January 2022

How did a glorious week in New York City make me rethink the parameters of retirement living?  Read this January issue of Home On The Course to find out. Also, I digest the notion of food as a consideration on where to live in retirement.  And I look forward to this May when I finally travel internationally to play golf…maybe.  Thanks for your continuing interest in Home On The Course.

Crail (Scotland) Golfing Society

Week In New York Re-Orients Retirement Thinking

It did not have to be New York; it could have been Paris, Montreal or the Island of Corfu in Greece.  But an early December week in The Big Apple has me thinking about alternatives to keeping a home in the Sunbelt and one in the Northeast.  Call it wanderlust or just plain curiosity but exploring a different city each year is an attractive alternative to returning to the same place for months, year after year. (I am thinking positively about an end to pandemic travel anxieties.)

Note that we have spent a couple of months a year on average in Pawleys Island, SC, since purchasing our “winter” home there 20 years ago.  The community is wonderful, with a fine Jack Nicklaus golf course – our condo sits on a pond beside the 15th tee and a short walk to the clubhouse – five supermarkets within five miles and a world-class Atlantic Ocean beach just six minutes away.  The restaurants in the immediate area are very good, and the serviceable Myrtle Beach airport is about 40 minutes away.

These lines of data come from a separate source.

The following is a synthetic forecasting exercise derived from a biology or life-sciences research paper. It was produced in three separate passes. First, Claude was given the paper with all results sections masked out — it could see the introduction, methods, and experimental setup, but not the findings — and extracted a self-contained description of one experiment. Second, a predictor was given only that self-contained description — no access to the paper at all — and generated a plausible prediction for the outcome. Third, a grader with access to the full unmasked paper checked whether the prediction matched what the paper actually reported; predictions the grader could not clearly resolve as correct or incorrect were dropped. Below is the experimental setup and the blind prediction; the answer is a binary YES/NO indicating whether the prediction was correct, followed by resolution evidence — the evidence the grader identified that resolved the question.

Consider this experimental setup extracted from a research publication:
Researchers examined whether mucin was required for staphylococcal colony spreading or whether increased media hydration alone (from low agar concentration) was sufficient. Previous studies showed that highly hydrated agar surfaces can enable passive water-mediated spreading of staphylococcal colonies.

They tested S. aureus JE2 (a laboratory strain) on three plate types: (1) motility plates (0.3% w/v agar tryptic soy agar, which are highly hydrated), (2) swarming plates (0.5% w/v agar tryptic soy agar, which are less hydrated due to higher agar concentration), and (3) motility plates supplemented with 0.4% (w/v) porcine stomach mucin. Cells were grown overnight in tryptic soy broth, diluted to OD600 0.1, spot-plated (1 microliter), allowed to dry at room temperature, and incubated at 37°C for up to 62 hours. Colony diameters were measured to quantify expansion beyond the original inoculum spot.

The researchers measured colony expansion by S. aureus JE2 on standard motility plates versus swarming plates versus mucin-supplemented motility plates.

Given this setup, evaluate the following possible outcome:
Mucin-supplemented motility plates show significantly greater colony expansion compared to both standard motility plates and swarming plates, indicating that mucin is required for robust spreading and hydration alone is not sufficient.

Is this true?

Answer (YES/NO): YES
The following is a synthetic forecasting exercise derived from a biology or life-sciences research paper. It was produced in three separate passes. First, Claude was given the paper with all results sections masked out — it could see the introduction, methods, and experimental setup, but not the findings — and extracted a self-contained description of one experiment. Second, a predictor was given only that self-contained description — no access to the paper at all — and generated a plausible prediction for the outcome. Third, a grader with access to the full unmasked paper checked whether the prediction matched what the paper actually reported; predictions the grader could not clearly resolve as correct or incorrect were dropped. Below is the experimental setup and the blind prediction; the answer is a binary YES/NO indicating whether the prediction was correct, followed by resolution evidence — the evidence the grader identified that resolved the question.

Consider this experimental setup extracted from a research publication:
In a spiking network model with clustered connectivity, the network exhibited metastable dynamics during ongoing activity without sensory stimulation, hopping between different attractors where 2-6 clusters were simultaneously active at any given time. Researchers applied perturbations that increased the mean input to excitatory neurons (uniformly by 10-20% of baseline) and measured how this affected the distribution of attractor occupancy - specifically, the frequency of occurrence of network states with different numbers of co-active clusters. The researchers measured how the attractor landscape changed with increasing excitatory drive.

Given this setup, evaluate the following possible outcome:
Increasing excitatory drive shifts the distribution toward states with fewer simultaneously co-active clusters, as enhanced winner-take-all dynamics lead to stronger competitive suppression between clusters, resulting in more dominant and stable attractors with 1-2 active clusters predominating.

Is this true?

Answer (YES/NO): NO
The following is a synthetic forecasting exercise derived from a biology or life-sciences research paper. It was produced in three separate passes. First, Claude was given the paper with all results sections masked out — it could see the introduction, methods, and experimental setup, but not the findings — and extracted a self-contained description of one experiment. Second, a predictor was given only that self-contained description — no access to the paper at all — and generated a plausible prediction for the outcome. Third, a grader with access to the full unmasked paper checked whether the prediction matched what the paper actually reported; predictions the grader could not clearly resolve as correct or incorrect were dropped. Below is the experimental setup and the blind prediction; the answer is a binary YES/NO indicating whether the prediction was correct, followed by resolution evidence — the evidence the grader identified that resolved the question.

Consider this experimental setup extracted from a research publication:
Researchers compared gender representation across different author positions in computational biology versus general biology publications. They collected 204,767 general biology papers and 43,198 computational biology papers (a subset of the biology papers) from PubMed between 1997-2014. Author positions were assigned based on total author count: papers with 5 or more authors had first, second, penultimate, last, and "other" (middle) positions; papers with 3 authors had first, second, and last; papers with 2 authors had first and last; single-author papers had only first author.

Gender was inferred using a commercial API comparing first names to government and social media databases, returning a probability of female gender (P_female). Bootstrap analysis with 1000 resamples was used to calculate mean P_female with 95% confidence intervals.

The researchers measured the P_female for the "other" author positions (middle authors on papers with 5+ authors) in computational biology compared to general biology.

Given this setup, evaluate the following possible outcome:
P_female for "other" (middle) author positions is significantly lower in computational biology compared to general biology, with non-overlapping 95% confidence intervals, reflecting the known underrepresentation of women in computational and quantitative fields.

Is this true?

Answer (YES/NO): YES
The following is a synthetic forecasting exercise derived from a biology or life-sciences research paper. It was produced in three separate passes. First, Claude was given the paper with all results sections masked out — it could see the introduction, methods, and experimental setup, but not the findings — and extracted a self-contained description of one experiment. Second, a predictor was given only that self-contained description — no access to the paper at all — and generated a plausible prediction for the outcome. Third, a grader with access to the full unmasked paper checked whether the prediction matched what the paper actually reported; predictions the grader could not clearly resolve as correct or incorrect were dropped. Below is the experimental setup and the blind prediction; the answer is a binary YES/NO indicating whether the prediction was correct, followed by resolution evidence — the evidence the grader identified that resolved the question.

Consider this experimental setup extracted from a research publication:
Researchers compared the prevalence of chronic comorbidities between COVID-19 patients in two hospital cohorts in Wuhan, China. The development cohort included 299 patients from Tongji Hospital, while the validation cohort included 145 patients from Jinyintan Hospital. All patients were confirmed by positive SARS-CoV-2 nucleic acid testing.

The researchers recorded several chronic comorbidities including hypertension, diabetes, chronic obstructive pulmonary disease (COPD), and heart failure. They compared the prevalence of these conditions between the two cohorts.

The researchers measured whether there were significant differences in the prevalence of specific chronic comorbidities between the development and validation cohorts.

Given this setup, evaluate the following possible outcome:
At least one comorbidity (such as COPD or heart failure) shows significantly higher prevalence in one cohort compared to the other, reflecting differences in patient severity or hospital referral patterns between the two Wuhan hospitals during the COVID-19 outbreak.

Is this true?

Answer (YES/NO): YES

But that is about it.  There is no movie theater or museum within a half hour, although the vast sculpture garden that is Brookgreen Gardens is a place of delight just 20 minutes from the condo.  But any other culture or entertainment requires a one-hour drive to Charleston.

Pawleys Island provides plenty of relaxation, but if we were to stay there for four or five months at a time – we have never done that, not even close – I know this city born boy would go stir crazy.  Golf two or three times a week is more than enough for me.  In the two decades we have owned our place in Pawleys, we have averaged a little over eight weeks a year there, less since the pandemic began.  We now have two new grandchildren – one in northern Vermont, one in Vero Beach, FL – as well as two in New Jersey. That will make using the condo in the next few years an even bigger challenge.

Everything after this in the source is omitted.